Re: [DOC-SIG] What does this mean for Python?
1) SAX driver for xmllib 2) xmlproc uses SAX natively instead of using a driver, although it will probably need to add some things beyond SAX later
That gives us well-formedness-checking and a simple standardized event-based API.
Building on that I'd planned on making:
1) A simple ESIS outputter, for demo/testing purposes. 2) A grove builder, eventually with DOM support, although there are things I dislike about DOM. 3) A validator.
I also wanted to be able to have groves, validation or both.
What say ye, good people?
Ouch, my head hurts. Does anyone have a good reference (website, book, whatever) to recommend that covers all important aspects of XML and stuff like groves, validations, and all the related acronyms? Cheers /F _______________ DOC-SIG - SIG for the Python Documentation Project send messages to: doc-sig@python.org administrivia to: doc-sig-request@python.org _______________
Okay, let's play acronym expansion. (BTW, with so much XML/SGML activity projected for the next few months, I think we really should have a mailing list or SIG for now, I'll keep doc-sig in the loop as I was instructed the last time we discuss this stuff) Fredrik Lundh wrote:
1) SAX driver for xmllib
SAX ("Simple API for XML") is an event-driven API for getting information out of SGML documents. http://www.microstar.com/XML/SAX/ It has all of the usual benefits of APIs. You can swap in your favourite (fastest, or most convenient) parser.
2) xmlproc uses SAX natively instead of using a driver, although it will probably need to add some things beyond SAX later
xmlproc is Lars' software. When he says he "uses it natively" instead of "through a driver", I think he means that his software is not yet set up to drop in someone else's parser easily.
That gives us well-formedness-checking and a simple standardized event-based API.
Well-formedness-checking is simple syntactic checking. SAX is the simple, standradized event-based API.
Building on that I'd planned on making:
1) A simple ESIS outputter, for demo/testing purposes.

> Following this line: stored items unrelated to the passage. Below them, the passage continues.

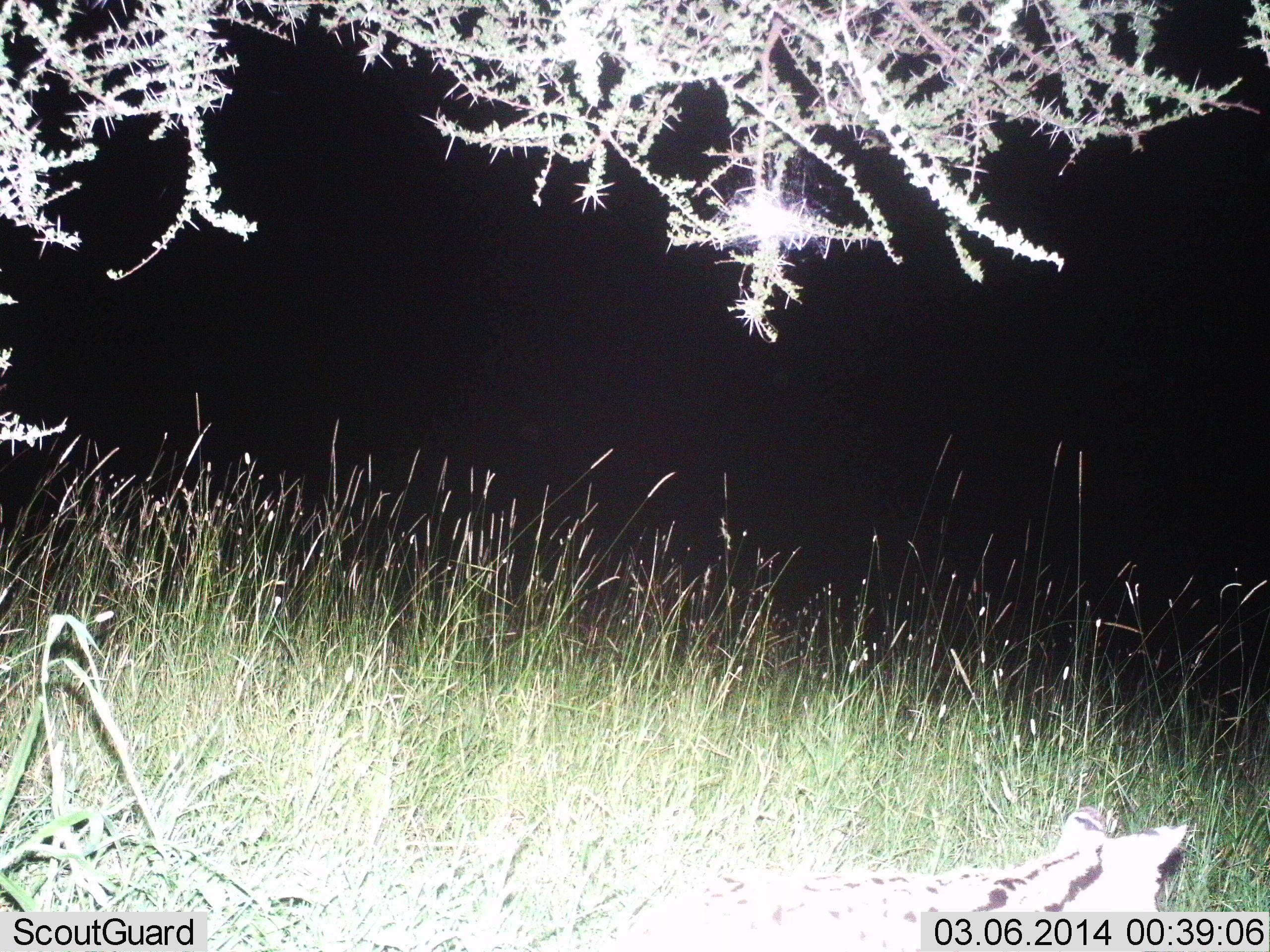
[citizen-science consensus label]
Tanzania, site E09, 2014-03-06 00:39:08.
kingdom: Animalia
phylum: Chordata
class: Mammalia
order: Carnivora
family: Felidae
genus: Leptailurus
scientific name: Leptailurus serval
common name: serval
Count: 1.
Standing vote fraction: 22%.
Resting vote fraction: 0%.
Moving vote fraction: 78%.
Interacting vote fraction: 0%.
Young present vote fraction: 0%.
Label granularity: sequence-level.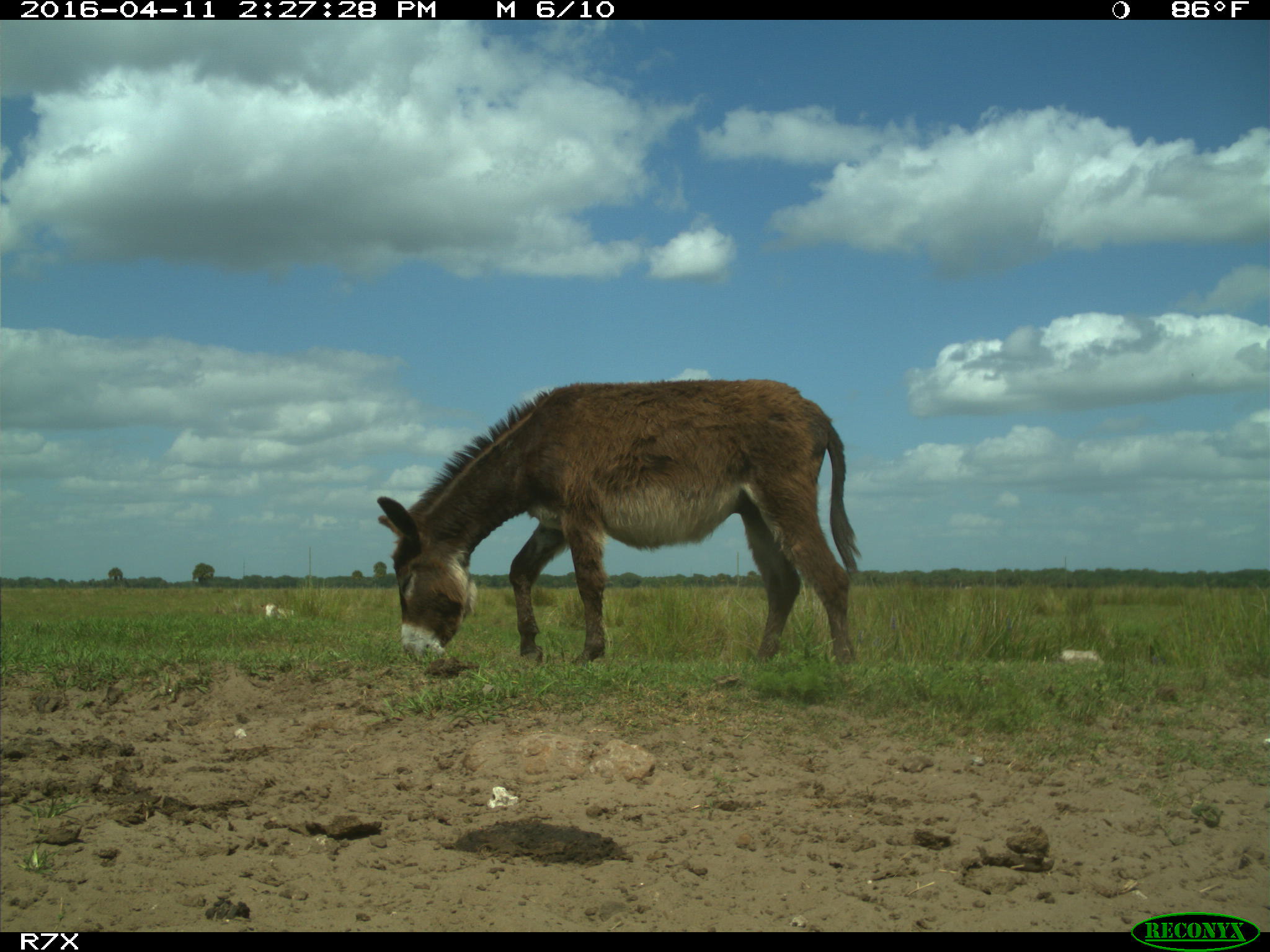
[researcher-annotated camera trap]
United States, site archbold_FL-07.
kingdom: Animalia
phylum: Chordata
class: Mammalia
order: Artiodactyla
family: Bovidae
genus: Bos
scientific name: Bos taurus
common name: domestic cow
Bos taurus (domestic cow).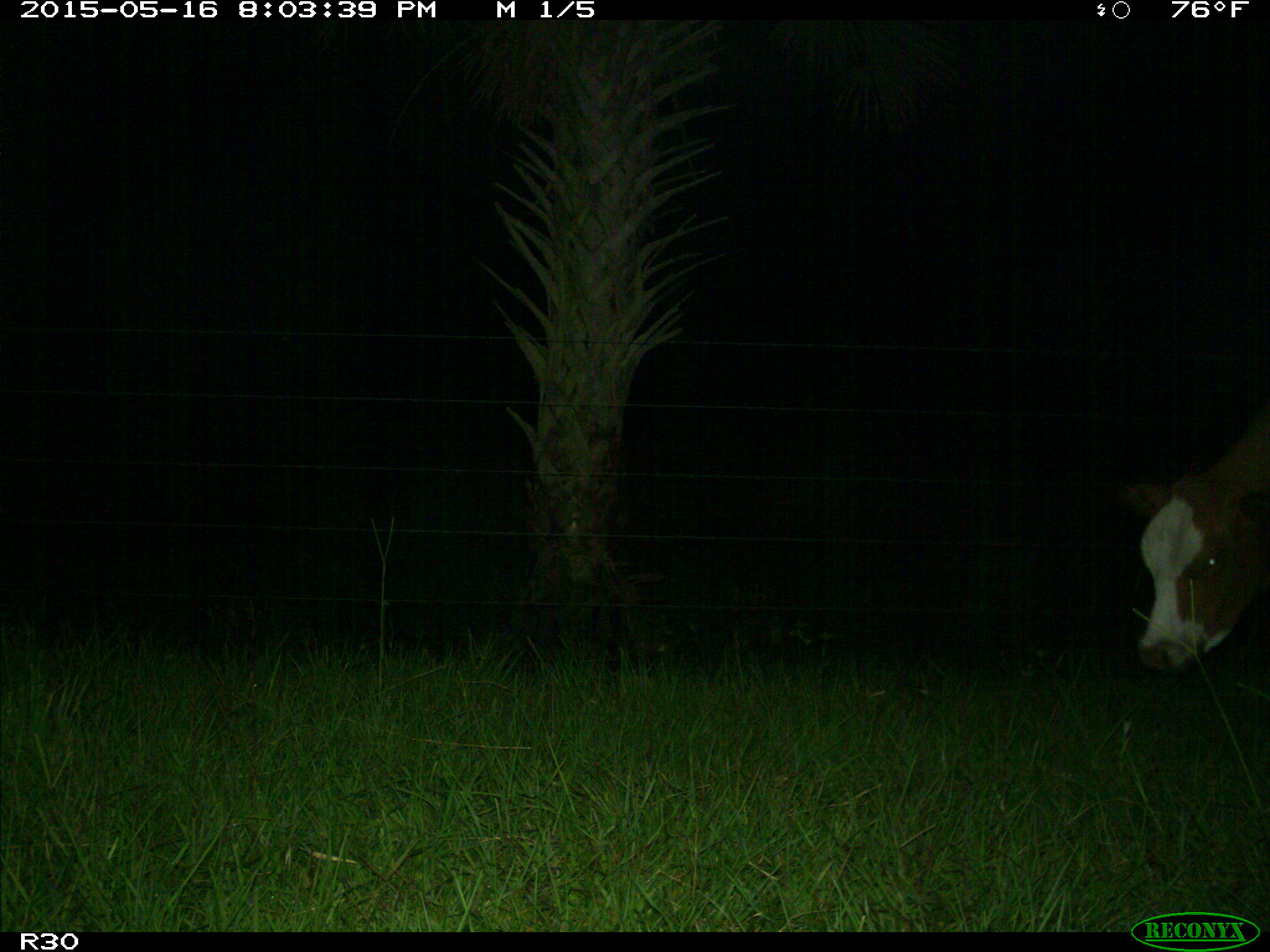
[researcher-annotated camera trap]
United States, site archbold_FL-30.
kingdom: Animalia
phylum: Chordata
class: Mammalia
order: Artiodactyla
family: Bovidae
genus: Bos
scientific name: Bos taurus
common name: domestic cow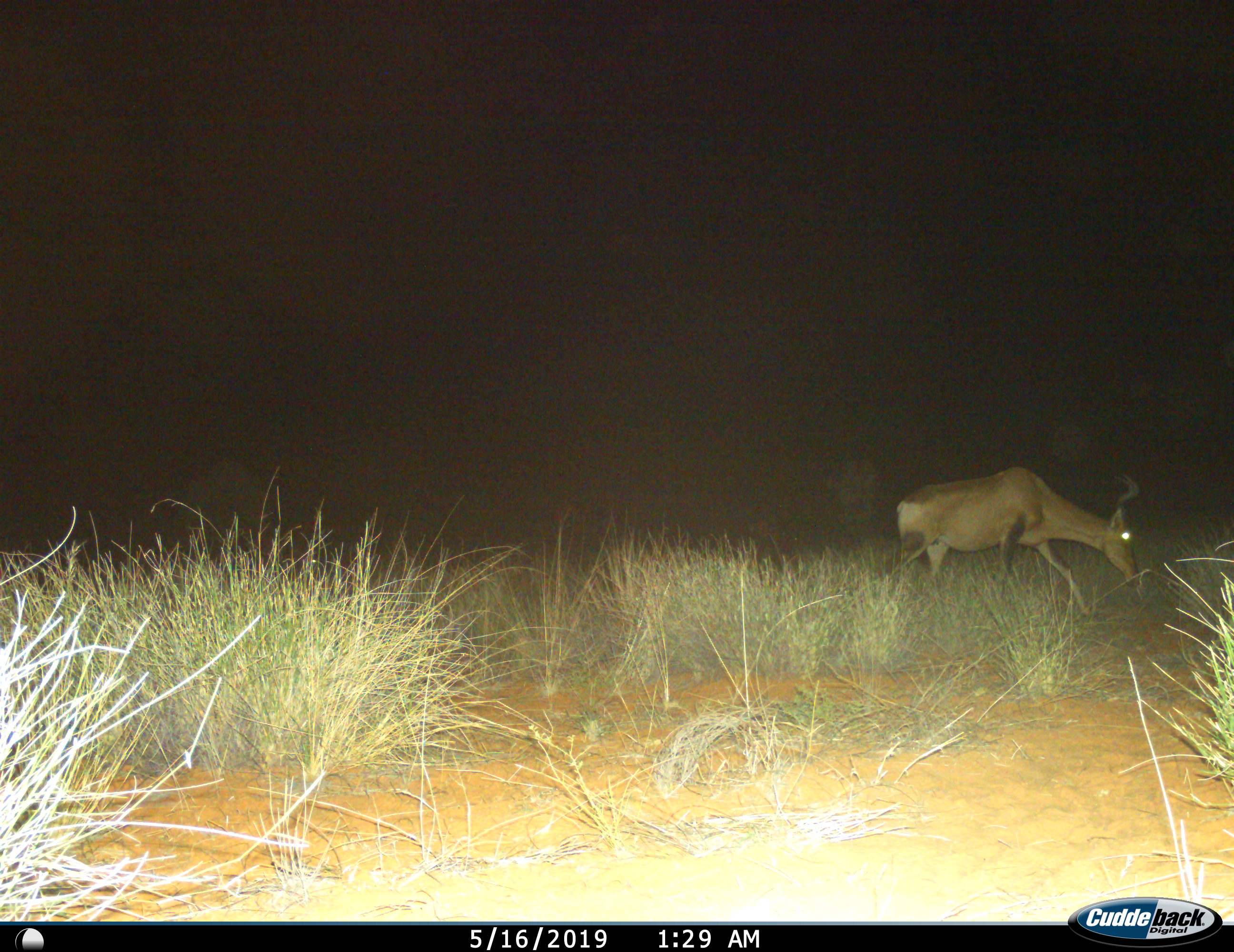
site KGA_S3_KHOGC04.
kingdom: Animalia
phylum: Chordata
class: Mammalia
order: Artiodactyla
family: Bovidae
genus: Alcelaphus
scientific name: Alcelaphus buselaphus caama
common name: red hartebeest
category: hartebeestred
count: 1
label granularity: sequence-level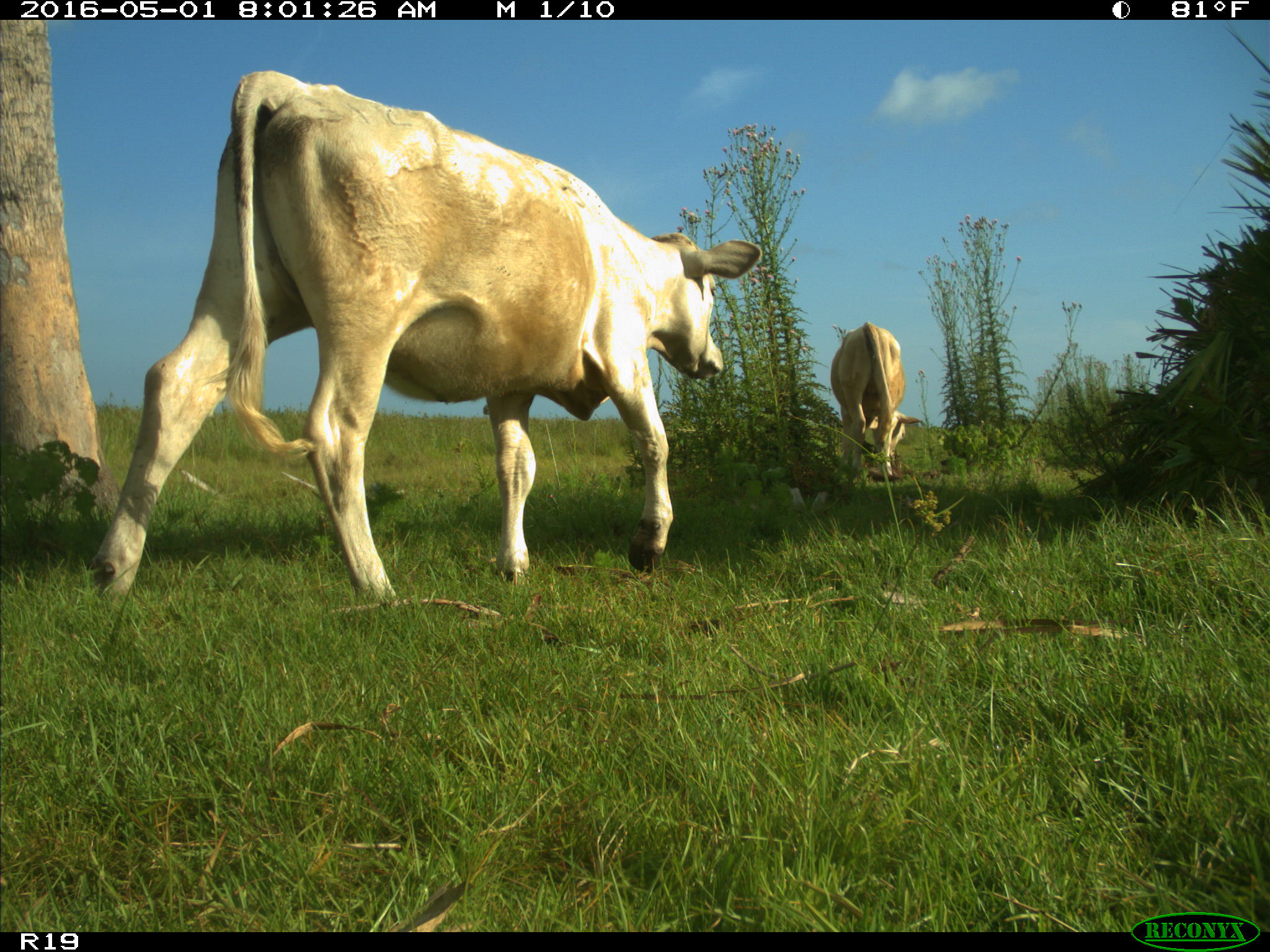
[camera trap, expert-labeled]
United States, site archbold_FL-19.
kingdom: Animalia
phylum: Chordata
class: Mammalia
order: Artiodactyla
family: Bovidae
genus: Bos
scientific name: Bos taurus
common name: domestic cow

ESIS is a simple linearized format for the output of SGML documents where every element starts on a line, attributes are on their own lines and so forth. ESIS is not SGML. It's like a "pickle" of SGML. I would encourage Lars to use a newer XML linearization format: http://www.jclark.com/xml/canonxml.html
2) A grove builder, eventually with DOM support, although there are things I dislike about DOM.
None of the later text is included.